To test this, ask a young person if any TikTok post by them or someone they know has gone viral; when I do this to a class of 35 undergrads, usually one or two of them have gone viral themselves. But then ask the same about a post on any other platform. You’ll find that this is much rarer, and that the possibility of going viral is explicitly part of the appeal of TikTok.
Or if you prefer peer-reviewed quantitative analysis, our paper finds significantly higher inequality in the viewership for a given account on TikTok than on YouTube.
So this is the central engine of TikTok, and another way in which “the algorithm” is different here than for Uber: creators are actually posting an irrational amount, investing more time and energy than they rationally should, because they are mistaken about the costs and benefits.
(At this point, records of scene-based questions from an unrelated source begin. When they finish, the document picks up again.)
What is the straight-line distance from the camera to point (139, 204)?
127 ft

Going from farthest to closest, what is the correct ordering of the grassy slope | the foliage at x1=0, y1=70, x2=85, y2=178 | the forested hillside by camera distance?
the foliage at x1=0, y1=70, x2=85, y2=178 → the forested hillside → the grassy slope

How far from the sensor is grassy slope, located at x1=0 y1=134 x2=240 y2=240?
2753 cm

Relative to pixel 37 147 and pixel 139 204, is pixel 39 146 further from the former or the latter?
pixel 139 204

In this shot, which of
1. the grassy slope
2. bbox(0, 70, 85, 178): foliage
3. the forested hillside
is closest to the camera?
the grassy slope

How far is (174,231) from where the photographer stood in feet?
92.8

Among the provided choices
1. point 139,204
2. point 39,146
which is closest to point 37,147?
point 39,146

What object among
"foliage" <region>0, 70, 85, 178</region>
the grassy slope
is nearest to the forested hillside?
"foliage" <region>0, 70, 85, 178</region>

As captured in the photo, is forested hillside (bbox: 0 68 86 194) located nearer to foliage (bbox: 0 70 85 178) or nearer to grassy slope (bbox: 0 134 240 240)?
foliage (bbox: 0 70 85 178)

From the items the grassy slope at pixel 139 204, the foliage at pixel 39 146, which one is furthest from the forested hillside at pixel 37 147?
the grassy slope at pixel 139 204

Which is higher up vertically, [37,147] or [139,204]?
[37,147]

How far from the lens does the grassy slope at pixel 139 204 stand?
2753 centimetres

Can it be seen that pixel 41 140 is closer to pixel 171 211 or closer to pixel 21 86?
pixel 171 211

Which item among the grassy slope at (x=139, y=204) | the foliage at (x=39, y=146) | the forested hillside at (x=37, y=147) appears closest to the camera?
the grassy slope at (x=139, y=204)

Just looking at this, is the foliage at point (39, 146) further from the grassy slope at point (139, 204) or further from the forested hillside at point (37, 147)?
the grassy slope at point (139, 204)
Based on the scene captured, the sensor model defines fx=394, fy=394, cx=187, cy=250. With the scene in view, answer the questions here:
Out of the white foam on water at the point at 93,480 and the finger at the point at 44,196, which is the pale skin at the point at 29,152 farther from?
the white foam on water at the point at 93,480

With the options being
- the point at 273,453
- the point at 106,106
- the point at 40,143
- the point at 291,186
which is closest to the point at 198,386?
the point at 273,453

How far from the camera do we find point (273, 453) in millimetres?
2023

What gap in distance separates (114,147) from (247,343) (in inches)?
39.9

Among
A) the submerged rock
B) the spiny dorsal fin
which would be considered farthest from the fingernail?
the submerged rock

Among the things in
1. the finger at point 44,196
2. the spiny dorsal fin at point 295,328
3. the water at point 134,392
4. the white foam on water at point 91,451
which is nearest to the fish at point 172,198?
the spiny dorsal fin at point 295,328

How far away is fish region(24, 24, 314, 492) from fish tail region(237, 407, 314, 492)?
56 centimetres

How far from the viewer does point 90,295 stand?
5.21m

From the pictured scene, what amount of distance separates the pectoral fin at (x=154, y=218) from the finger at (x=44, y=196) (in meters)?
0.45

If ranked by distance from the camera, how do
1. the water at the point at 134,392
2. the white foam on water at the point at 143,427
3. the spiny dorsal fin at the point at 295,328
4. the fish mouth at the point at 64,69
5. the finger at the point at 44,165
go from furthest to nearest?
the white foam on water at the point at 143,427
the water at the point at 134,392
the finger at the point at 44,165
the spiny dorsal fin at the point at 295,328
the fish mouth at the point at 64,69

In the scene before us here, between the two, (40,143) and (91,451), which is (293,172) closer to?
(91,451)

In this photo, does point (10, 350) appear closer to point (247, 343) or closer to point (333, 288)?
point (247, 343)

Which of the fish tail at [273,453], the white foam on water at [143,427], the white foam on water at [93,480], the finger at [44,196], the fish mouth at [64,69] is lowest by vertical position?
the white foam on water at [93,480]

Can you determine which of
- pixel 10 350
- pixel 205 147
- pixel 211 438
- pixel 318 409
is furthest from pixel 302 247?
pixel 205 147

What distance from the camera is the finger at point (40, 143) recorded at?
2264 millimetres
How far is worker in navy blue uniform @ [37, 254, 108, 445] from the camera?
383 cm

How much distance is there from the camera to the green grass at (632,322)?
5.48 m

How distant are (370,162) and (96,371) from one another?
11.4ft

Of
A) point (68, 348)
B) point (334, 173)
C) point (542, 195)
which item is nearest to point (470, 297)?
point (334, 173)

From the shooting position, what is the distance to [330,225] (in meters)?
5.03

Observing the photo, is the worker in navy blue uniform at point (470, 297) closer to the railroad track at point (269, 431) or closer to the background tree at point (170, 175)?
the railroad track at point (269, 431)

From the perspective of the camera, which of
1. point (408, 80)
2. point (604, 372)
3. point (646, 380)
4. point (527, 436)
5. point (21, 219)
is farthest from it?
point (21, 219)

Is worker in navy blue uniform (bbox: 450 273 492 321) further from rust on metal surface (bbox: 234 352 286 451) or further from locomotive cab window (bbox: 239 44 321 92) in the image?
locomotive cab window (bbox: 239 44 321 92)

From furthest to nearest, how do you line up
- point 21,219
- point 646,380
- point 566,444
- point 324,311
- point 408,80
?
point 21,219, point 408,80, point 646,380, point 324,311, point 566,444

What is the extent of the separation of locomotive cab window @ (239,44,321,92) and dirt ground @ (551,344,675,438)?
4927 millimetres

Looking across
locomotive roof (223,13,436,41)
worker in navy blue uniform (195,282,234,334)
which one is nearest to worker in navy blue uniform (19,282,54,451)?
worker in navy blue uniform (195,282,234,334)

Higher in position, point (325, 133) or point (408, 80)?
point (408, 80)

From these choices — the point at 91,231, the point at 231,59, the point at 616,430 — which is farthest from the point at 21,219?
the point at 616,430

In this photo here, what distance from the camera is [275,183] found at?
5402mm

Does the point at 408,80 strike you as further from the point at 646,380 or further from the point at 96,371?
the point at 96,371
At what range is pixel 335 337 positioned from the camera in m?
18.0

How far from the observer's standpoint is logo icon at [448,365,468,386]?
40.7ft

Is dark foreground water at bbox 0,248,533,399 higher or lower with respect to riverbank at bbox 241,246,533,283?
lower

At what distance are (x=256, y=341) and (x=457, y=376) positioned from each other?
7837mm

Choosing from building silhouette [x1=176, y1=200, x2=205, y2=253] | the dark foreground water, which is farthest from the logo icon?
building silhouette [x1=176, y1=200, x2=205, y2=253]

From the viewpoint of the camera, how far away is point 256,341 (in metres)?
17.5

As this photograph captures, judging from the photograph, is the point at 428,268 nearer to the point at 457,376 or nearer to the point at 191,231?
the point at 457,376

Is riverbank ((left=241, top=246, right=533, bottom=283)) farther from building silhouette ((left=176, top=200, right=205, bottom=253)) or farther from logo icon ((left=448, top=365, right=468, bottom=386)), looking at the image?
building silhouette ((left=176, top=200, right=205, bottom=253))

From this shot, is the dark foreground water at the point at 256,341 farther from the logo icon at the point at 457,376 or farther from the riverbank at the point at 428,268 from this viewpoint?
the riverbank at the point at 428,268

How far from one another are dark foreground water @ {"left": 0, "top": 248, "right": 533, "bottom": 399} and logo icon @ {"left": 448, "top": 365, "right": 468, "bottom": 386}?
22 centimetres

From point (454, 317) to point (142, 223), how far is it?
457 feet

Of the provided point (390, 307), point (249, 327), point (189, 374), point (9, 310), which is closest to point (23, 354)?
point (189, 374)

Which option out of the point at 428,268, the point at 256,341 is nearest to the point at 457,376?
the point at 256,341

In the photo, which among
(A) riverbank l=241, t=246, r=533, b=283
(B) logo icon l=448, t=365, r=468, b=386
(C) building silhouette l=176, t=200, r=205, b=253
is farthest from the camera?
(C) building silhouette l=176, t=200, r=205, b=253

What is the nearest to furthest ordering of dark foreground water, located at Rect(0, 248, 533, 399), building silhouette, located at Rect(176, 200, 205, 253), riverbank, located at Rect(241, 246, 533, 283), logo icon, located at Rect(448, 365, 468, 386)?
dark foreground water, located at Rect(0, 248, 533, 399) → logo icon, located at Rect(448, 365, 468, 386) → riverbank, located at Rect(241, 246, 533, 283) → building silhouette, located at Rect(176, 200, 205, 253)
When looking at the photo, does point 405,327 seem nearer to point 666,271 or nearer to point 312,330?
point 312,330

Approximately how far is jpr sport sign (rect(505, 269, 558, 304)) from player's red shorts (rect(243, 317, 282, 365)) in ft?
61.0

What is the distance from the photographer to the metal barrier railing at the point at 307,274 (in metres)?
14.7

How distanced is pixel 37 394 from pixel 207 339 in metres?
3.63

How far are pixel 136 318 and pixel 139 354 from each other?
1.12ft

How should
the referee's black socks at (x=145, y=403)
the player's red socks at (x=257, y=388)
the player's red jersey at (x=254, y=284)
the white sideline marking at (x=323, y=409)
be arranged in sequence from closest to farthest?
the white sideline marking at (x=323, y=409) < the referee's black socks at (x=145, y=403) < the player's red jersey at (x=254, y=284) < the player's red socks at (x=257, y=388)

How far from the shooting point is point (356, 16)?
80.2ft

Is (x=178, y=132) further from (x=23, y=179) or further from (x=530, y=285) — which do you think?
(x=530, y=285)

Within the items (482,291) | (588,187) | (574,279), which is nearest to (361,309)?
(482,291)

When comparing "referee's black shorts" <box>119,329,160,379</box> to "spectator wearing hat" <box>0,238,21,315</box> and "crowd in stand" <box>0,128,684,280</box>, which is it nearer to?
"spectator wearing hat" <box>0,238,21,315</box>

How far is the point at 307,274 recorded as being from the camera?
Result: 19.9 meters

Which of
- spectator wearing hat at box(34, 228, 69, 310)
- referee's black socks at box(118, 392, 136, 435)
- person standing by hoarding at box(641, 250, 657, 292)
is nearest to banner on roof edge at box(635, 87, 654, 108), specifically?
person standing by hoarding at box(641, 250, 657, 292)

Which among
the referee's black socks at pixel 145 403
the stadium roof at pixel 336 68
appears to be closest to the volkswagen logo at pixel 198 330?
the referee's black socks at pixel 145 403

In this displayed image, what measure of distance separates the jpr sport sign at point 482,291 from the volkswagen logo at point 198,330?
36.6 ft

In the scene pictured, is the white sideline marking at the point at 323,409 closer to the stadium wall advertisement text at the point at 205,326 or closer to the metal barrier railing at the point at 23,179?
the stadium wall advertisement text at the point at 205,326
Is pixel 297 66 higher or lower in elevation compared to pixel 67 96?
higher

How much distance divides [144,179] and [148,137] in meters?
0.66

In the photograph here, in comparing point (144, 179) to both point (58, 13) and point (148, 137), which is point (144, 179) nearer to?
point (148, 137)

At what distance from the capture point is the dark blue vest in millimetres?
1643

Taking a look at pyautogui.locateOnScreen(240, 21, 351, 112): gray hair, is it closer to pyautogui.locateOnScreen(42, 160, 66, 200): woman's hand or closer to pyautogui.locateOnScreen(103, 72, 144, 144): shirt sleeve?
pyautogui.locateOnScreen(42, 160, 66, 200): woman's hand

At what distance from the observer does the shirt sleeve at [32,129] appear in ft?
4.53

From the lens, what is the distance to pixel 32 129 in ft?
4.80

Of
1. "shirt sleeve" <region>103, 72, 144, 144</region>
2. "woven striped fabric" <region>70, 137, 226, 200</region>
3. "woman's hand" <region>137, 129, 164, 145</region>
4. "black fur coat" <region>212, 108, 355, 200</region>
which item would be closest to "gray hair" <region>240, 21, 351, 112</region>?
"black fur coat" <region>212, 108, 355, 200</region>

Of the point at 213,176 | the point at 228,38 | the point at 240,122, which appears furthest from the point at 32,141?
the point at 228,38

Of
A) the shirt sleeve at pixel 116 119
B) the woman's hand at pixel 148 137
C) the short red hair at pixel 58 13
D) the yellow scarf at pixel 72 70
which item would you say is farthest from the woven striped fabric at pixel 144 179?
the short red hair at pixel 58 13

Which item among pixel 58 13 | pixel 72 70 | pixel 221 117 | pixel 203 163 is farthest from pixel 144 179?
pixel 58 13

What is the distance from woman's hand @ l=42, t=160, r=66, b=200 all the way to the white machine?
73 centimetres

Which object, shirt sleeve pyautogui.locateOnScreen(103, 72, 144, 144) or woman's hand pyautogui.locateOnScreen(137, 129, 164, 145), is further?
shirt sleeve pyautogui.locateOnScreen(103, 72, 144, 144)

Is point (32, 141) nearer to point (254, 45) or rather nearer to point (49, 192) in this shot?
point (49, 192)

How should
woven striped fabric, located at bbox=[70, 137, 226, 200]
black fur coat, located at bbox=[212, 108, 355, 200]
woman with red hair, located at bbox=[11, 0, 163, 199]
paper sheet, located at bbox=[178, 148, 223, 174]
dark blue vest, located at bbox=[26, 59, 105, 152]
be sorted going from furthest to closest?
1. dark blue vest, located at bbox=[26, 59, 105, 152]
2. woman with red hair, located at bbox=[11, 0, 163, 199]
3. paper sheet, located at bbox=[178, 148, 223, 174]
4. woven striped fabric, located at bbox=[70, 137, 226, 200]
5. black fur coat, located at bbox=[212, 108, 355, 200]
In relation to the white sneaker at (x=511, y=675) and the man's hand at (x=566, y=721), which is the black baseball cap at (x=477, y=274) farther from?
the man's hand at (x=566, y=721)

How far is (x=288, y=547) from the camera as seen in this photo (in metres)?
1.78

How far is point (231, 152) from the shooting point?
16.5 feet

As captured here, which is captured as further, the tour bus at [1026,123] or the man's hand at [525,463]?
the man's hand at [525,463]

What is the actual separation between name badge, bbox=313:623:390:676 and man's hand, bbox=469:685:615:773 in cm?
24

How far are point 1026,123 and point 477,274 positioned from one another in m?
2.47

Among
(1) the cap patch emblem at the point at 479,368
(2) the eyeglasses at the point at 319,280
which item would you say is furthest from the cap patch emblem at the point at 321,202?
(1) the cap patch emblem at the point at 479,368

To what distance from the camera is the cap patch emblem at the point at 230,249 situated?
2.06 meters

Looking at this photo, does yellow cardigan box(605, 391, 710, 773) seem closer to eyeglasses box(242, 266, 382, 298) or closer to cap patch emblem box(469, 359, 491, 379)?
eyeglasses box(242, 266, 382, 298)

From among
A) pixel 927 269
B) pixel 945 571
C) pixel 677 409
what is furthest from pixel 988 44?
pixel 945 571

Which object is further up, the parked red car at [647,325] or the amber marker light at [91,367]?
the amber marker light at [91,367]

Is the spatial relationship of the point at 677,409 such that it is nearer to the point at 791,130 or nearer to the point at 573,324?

Going viral is like the high of winning a big bet, or like the high of getting high: it programs you mostly to want to get high again.
Karthik Srinivasan provides quasi-experimental evidence that this is the case:
“After going viral, producers more than double their rate of content production for a month.”
Many states have a monopoly on gambling — and they still buy ads, in order to make their citizens make a mistake.
That’s terrible — but we shouldn’t replicate it for TikTok, the Uber…but for human communication.
One interesting consequence of the stability loss, that could be cool to measure, is whether "audience capture" happens more on TikTok than on YouTube, i.e., are users swayed by their audience more? Given that they can loose them at any time?
> So this is the central engine of TikTok, and another way in which “the algorithm” is different here than for Uber: creators are actually posting an irrational amount, investing more time and energy than they rationally should, because they are mistaken about the costs and benefits. Going viral is like the high of winning a big bet, or like the high of getting high: it programs you mostly to want to get high again.
And you have made the mistake in believing your cultural training that the sensation that you can read the minds of other humans is genuine.
Ironically, TikTok happens to have a fair amount of content about these and other bizarre phenomena, unfortunately they do not get onto all people's feeds, and most people likely lack the necessary base education to understand the concepts....but at least these TikTokers are trying!